The effect of counseling on nutrient intake can be explained by the changes in food intake of patients. Patients in the intervention group significantly improved their consumption from the food groups into a healthier one. They increased their intake of milk, vegetables and fruits and decreased their intake of grains, added sugar and fat (p < 0.05). Milk is an excellent source of many vitamins and minerals, including vitamin B12, calcium, riboflavin, and phosphorus. It’s often fortified with other vitamins, especially vitamin D [37].
Vegetables and fruits are good sources of vitamins and minerals including vitamin C, carotene, calcium, iron and potassium [38]. They are good sources of magnesium and fiber and are usually low in fat and calories.
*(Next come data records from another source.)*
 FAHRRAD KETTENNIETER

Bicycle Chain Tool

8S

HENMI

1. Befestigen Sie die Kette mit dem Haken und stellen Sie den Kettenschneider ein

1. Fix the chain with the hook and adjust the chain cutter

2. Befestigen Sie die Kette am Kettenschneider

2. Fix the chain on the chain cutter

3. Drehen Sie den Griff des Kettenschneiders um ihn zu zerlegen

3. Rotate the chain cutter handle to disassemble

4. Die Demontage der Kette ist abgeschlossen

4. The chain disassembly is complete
Eating a variety of vegetables and fruits clearly ensures an adequate intake of most micronutrients, dietary fibers and a host of essential non-nutrient substances. As well, increased fruit and vegetable consumption can help displace foods high in saturated fats, sugar or salt. A healthy diet includes at least 400 g (i.e. five portions) of fruit and vegetables per day, excluding potatoes, sweet potatoes and other starchy roots [39].
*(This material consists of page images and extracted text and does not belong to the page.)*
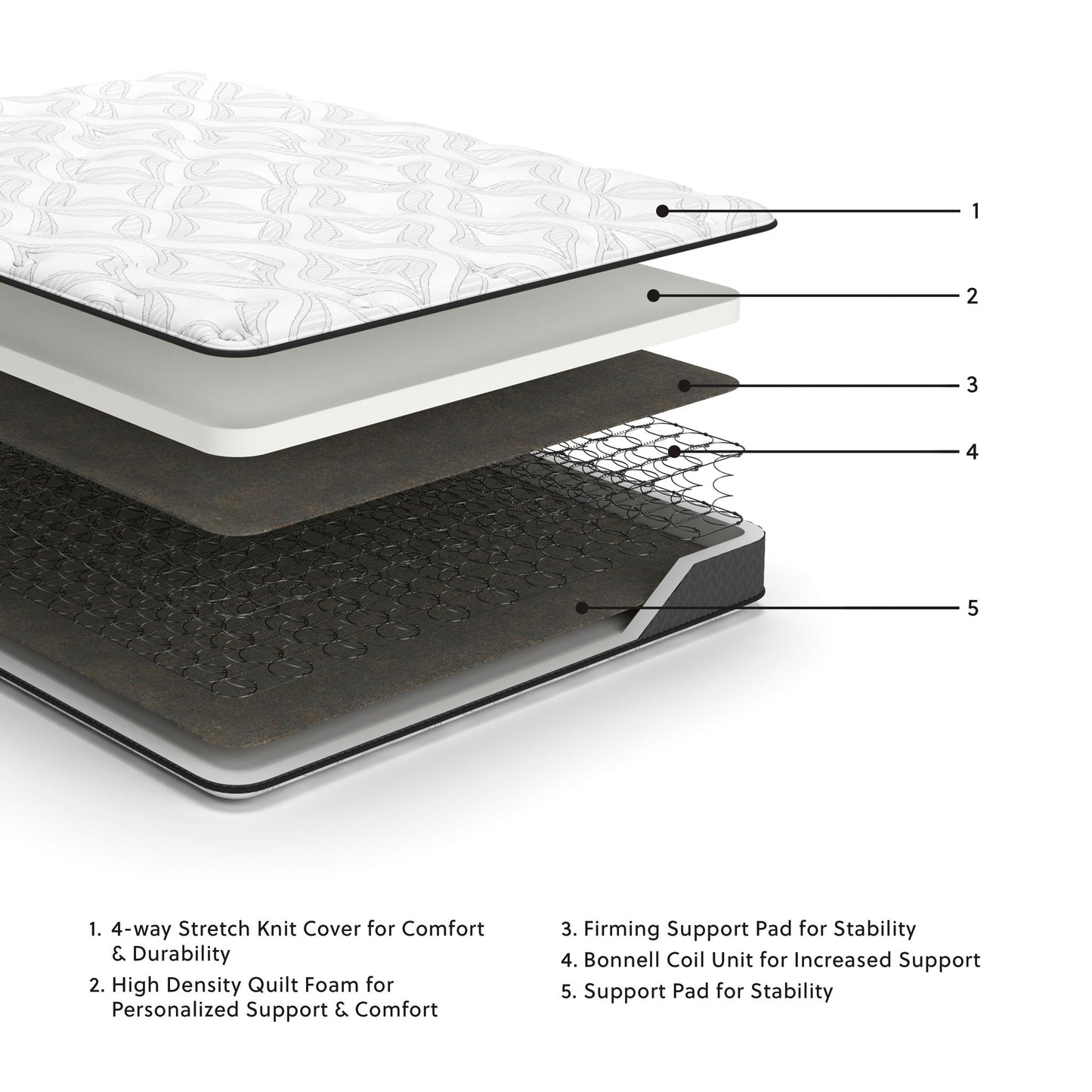 1

2

3

4

5

1. 4-way Stretch Knit Cover for Comfort & Durability
2. High Density Quilt Foam for Personalized Support & Comfort

3. Firming Support Pad for Stability
4. Bonnell Coil Unit for Increased Support
5. Support Pad for Stability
In conclusion, overweight, obesity, abdominal obesity and faulty dietary habits are prevalent among the MS patients attending KAMSU. Nutrition counselling significantly improved eating and activity pattern of MS patients into a healthier pattern, it helped patients achieve better weight, waist circumference, nutrient intake and adequacy compared to those in the control arm who did not receive the counseling. Accordingly, nutritional counselling and care must be considered an integral part of the health care of MS patients at KAMSU and elsewhere.
Study Limitations
The current study findings should be interpreted considering the following limitations: First, the 24-hour dietary recall may have some weaknesses, such as recall bias, inaccurate estimation of portion sizes, possible over/under-reporting of certain foods, and that data from a single day cannot accurately represent the respondent’s usual intake. One of the researchers, who is a ESPEN-qualified clinical nutrition specialist, conducted all interviews herself to ensure good quality of data. Also, the 24-hour dietary recall was complemented by other tools of nutritional assessment, such as anthropometric and clinical. Secondly, the compliance rate among the intervention group (78.9%) was lower than that of the control group (89.3%). The patient’s readiness to adopt healthy dietary behaviour is an important factor to take into consideration.